*REQUIRED WORK*:
Count how many lines in the material below contain the string "instances". Case matters. Reply with that number alone.

*EXERCISE INPUTS*:
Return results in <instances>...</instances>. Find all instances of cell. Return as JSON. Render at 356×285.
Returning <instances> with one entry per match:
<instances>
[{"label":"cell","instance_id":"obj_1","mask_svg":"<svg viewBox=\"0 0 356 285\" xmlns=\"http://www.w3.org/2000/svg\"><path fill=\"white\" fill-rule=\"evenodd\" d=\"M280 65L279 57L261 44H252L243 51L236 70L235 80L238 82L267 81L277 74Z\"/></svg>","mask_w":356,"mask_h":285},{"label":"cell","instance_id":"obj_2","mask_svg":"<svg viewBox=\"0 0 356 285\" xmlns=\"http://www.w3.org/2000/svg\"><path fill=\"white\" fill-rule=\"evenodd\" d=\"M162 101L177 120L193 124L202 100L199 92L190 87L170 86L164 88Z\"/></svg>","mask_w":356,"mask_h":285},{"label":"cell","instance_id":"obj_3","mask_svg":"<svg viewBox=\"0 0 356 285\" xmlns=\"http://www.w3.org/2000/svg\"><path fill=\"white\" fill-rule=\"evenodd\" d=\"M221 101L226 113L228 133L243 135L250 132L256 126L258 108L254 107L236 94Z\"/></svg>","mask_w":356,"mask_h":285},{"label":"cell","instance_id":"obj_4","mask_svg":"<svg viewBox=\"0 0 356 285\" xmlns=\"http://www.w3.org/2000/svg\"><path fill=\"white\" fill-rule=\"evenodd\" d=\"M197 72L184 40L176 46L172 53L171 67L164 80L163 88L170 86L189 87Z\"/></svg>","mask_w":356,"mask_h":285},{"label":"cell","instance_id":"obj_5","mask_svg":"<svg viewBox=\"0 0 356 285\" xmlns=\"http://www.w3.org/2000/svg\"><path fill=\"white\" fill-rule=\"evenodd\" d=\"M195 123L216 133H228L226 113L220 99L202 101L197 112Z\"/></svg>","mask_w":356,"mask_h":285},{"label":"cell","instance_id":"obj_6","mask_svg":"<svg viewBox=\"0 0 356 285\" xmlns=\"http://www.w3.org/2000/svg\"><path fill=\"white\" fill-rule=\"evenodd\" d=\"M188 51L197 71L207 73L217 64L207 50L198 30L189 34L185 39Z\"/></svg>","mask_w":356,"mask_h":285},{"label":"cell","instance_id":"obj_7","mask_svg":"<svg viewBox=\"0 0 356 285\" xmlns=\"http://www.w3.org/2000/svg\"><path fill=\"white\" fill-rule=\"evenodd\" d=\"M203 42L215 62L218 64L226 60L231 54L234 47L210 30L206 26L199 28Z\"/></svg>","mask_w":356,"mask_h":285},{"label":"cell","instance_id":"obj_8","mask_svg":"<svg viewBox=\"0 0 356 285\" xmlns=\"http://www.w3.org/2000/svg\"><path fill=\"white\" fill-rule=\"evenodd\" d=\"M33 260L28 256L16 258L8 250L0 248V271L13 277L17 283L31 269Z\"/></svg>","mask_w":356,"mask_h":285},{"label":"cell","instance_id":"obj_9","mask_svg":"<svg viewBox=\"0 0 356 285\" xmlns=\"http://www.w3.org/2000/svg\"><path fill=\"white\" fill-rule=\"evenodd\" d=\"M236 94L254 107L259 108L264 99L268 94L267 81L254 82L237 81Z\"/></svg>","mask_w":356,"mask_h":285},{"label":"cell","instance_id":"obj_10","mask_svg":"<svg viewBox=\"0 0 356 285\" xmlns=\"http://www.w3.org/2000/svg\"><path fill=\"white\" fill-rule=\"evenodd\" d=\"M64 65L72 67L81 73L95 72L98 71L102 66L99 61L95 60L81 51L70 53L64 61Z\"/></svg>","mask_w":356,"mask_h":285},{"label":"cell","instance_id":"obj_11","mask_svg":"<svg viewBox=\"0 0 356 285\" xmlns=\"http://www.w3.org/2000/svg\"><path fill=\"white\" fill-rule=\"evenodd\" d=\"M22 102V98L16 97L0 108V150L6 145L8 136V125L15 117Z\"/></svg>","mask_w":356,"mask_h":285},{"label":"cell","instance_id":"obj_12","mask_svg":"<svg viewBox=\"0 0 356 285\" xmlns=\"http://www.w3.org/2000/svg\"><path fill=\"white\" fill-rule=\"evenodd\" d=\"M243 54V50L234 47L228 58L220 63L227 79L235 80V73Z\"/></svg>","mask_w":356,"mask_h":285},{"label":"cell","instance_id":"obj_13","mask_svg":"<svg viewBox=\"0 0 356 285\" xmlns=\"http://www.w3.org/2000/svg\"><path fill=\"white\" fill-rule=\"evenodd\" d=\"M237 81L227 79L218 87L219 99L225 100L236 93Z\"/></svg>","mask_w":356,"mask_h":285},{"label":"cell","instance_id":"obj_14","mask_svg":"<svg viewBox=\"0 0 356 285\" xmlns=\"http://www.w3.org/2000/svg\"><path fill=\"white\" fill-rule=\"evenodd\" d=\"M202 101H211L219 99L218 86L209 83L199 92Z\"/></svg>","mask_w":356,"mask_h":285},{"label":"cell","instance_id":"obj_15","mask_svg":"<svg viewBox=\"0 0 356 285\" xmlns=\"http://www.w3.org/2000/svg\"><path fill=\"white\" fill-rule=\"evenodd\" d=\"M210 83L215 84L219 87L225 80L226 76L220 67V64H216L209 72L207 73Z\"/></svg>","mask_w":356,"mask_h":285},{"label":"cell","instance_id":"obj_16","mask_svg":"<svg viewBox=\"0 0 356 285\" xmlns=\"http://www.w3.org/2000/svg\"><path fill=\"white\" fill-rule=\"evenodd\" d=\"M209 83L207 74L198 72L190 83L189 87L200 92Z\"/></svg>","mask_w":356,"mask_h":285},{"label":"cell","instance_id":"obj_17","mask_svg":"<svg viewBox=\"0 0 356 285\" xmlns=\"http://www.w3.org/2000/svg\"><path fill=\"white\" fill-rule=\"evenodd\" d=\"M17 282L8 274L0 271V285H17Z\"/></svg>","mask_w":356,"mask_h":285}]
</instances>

*TASK RESPONSE*:
4